## Exercise brief
Set out the lines below as a numbered list, skipping any blank ones. Leave the pictures out of your list.

## Entries provided

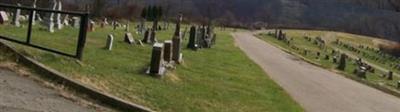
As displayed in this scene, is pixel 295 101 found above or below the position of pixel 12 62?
below

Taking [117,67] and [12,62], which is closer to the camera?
[12,62]

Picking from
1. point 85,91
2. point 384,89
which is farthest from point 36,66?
point 384,89

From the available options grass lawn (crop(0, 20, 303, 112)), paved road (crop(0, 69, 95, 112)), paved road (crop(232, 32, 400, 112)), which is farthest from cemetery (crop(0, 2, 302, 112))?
paved road (crop(0, 69, 95, 112))

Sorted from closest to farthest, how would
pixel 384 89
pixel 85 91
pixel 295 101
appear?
pixel 85 91 → pixel 295 101 → pixel 384 89

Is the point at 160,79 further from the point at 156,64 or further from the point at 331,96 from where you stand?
the point at 331,96

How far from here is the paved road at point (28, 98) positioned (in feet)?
36.4

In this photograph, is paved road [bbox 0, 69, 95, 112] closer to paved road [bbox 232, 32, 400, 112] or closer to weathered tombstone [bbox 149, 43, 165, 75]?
weathered tombstone [bbox 149, 43, 165, 75]

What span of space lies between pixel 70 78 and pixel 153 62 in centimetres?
388

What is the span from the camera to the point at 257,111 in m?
16.4

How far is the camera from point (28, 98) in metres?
11.8

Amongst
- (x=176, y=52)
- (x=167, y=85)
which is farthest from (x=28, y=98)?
(x=176, y=52)

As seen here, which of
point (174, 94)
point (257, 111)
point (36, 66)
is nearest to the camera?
point (36, 66)

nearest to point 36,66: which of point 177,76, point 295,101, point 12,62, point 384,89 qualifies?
point 12,62

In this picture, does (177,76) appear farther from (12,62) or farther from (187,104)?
(12,62)
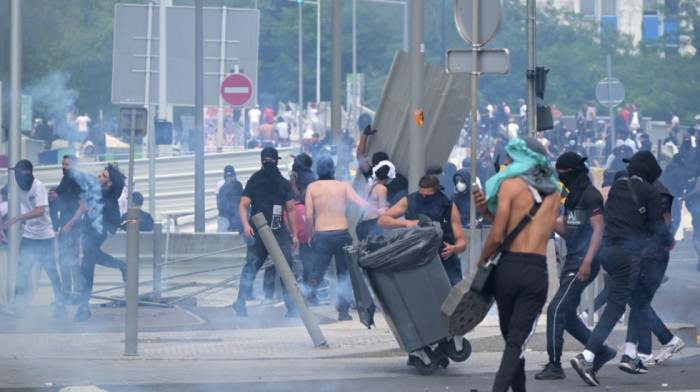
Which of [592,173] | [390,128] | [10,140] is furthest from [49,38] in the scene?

## Full output
1. As displayed in this scene, is pixel 295 101 found above or below the position of pixel 12 62?
2. below
3. Taking [117,67] and [12,62], which is closer to the camera?
4. [12,62]
5. Picking from
6. 1. point 85,91
7. 2. point 384,89
8. which is farthest from point 36,66?
9. point 384,89
10. From the available options grass lawn (crop(0, 20, 303, 112)), paved road (crop(0, 69, 95, 112)), paved road (crop(232, 32, 400, 112)), which is farthest from cemetery (crop(0, 2, 302, 112))?
11. paved road (crop(0, 69, 95, 112))
12. Sorted from closest to farthest, how would
13. pixel 384 89
14. pixel 85 91
15. pixel 295 101
16. appear?
17. pixel 85 91 → pixel 295 101 → pixel 384 89
18. Is the point at 160,79 further from the point at 156,64 or further from the point at 331,96 from where you stand?
19. the point at 331,96
20. How far from here is the paved road at point (28, 98) positioned (in feet)?
21. 36.4
22. In this photograph, is paved road [bbox 0, 69, 95, 112] closer to paved road [bbox 232, 32, 400, 112] or closer to weathered tombstone [bbox 149, 43, 165, 75]?
23. weathered tombstone [bbox 149, 43, 165, 75]
24. What span of space lies between pixel 70 78 and pixel 153 62 in centimetres?
25. 388
26. What is the span from the camera to the point at 257,111 in m?
27. 16.4
28. How far is the camera from point (28, 98) in metres?
29. 11.8
30. Amongst
31. - (x=176, y=52)
32. - (x=167, y=85)
33. which is farthest from (x=28, y=98)?
34. (x=176, y=52)
35. As seen here, which of
36. point (174, 94)
37. point (257, 111)
38. point (36, 66)
39. is nearest to the camera?
40. point (36, 66)
41. nearest to point 36,66: which of point 177,76, point 295,101, point 12,62, point 384,89 qualifies?
42. point 12,62
43. In this picture, does (177,76) appear farther from (12,62) or farther from (187,104)?
44. (12,62)
45. Which of [592,173] | [390,128] | [10,140] is furthest from [49,38] in the scene?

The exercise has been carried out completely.